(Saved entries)
----

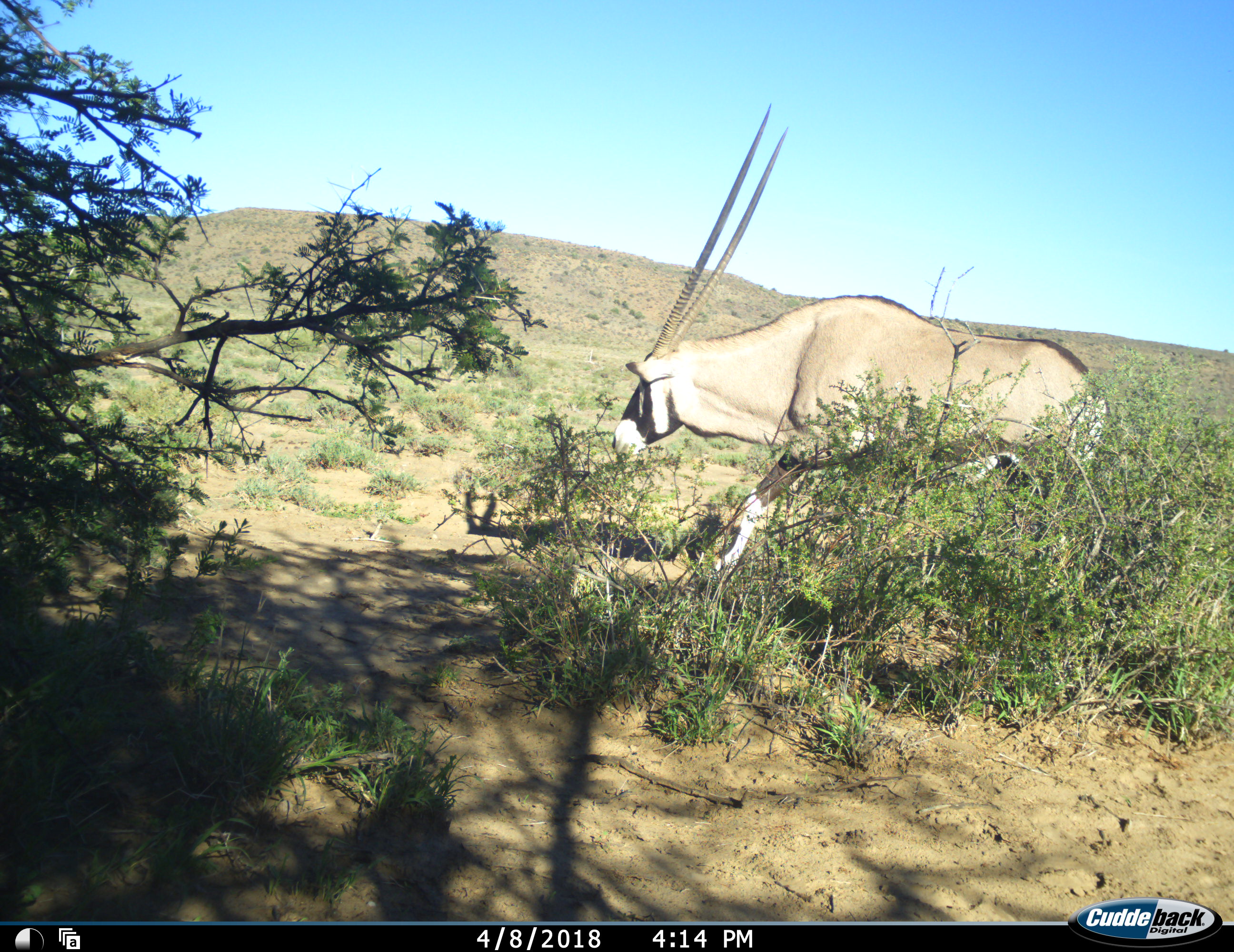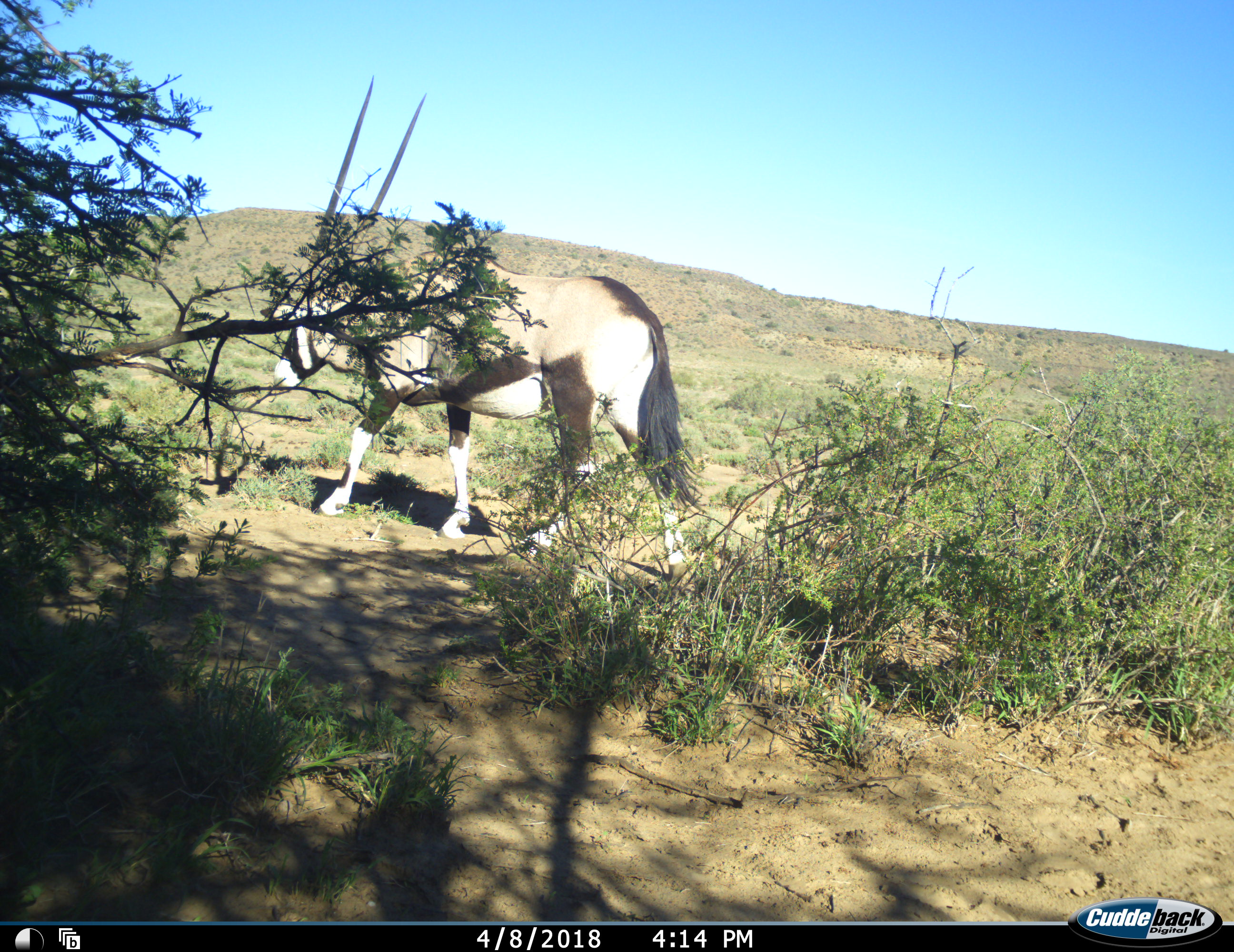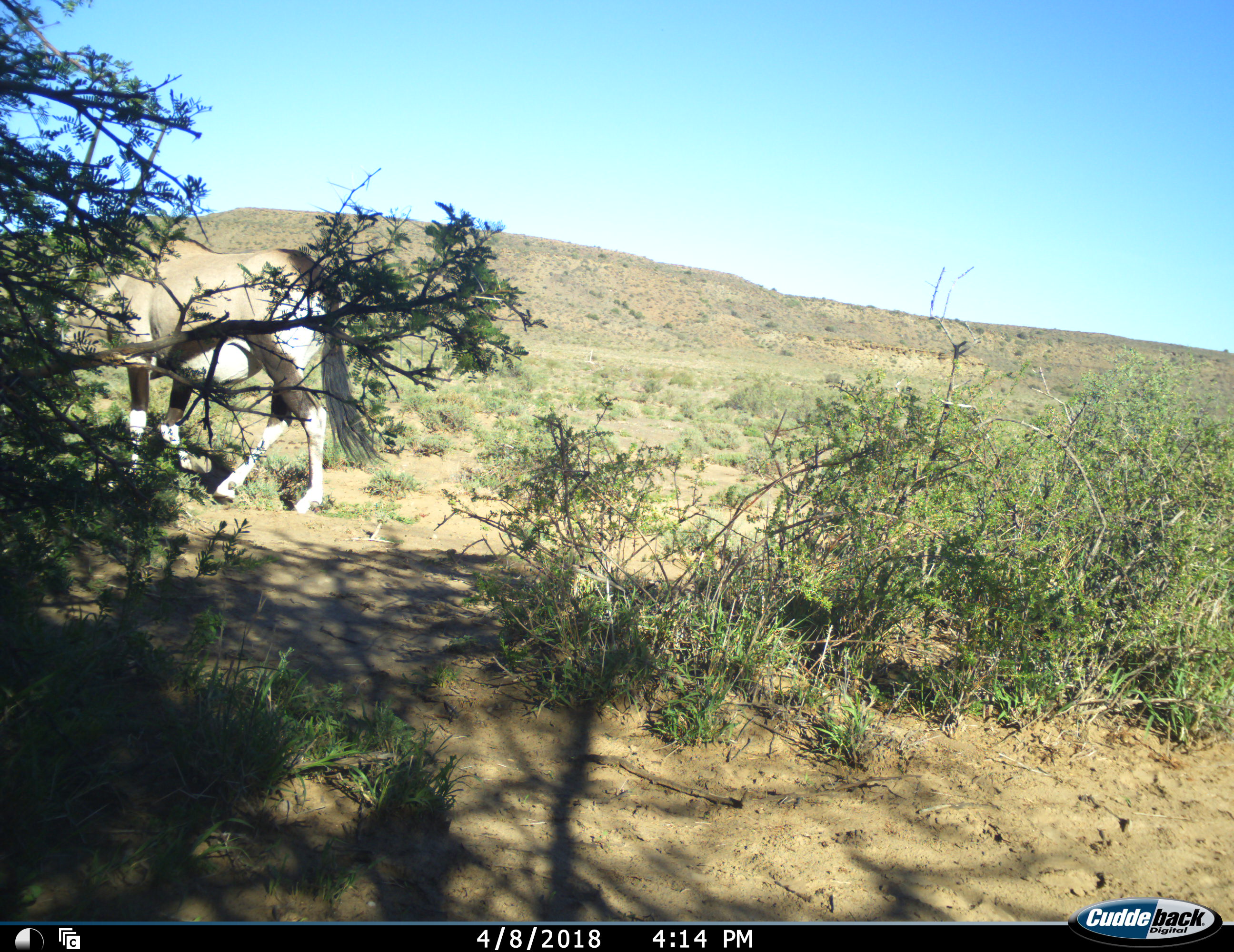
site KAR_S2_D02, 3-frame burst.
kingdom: Animalia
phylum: Chordata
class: Mammalia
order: Artiodactyla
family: Bovidae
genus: Oryx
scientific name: Oryx gazella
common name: gemsbok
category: oryx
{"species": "oryx (gemsbok) (Oryx gazella)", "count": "1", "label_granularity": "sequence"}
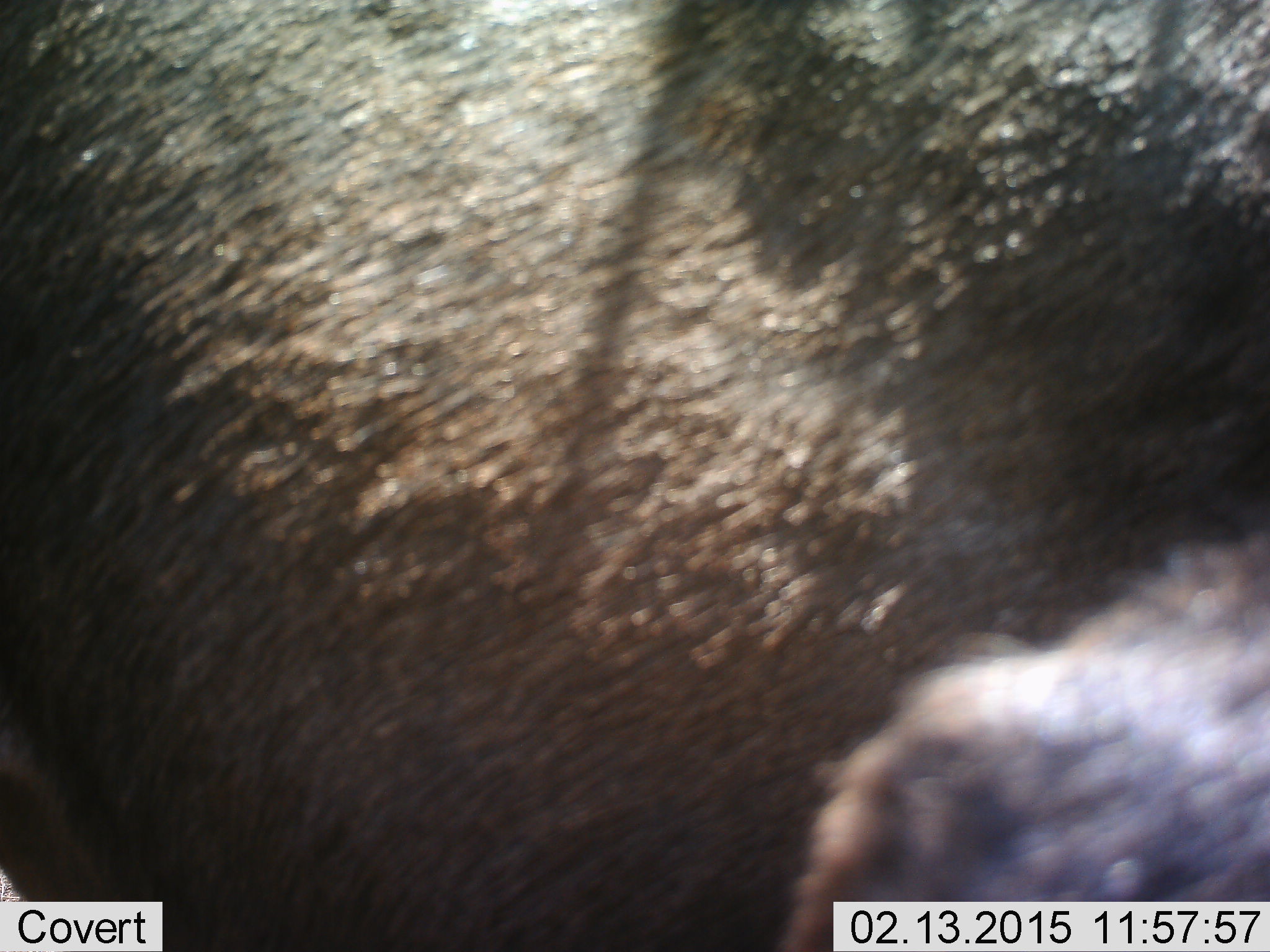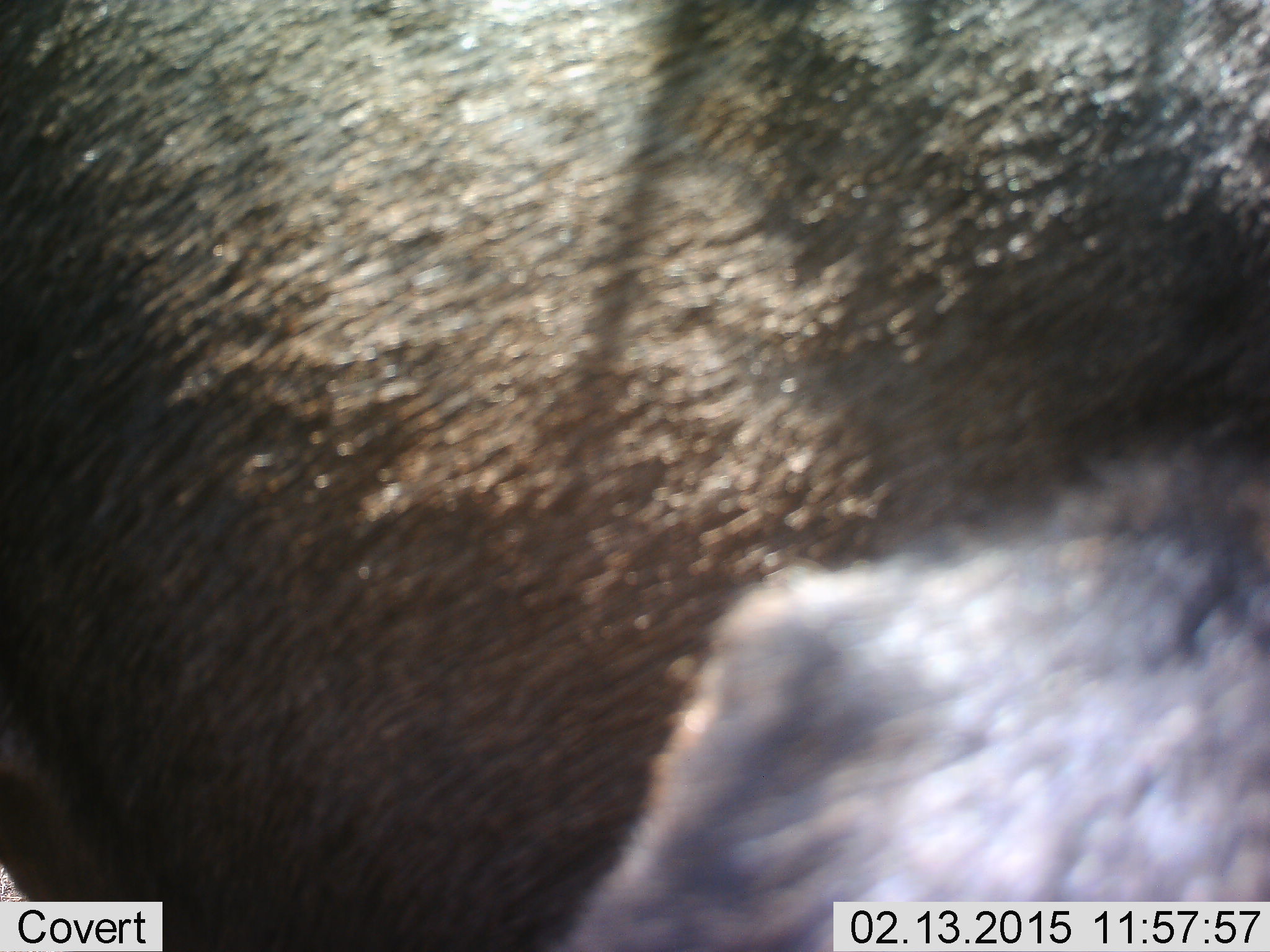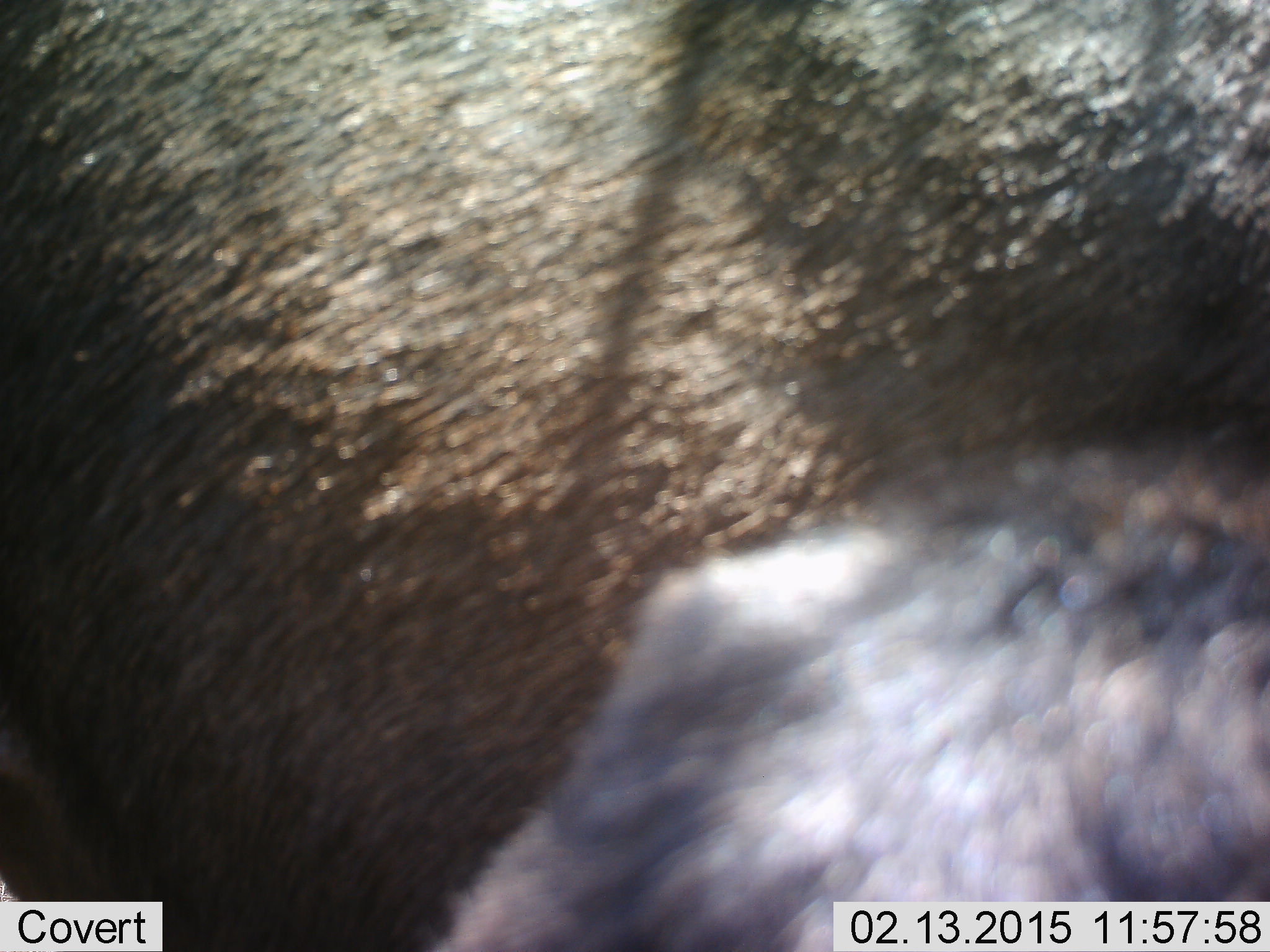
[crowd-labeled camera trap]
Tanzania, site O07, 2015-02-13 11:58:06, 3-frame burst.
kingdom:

----

> _Task to carry out_
Go through the entries above and print each one exactly, minus the pictures.

> _Result_
site KAR_S2_D02, 3-frame burst.
kingdom: Animalia
phylum: Chordata
class: Mammalia
order: Artiodactyla
family: Bovidae
genus: Oryx
scientific name: Oryx gazella
common name: gemsbok
category: oryx
{"species": "oryx (gemsbok) (Oryx gazella)", "count": "1", "label_granularity": "sequence"}
[crowd-labeled camera trap]
Tanzania, site O07, 2015-02-13 11:58:06, 3-frame burst.
kingdom:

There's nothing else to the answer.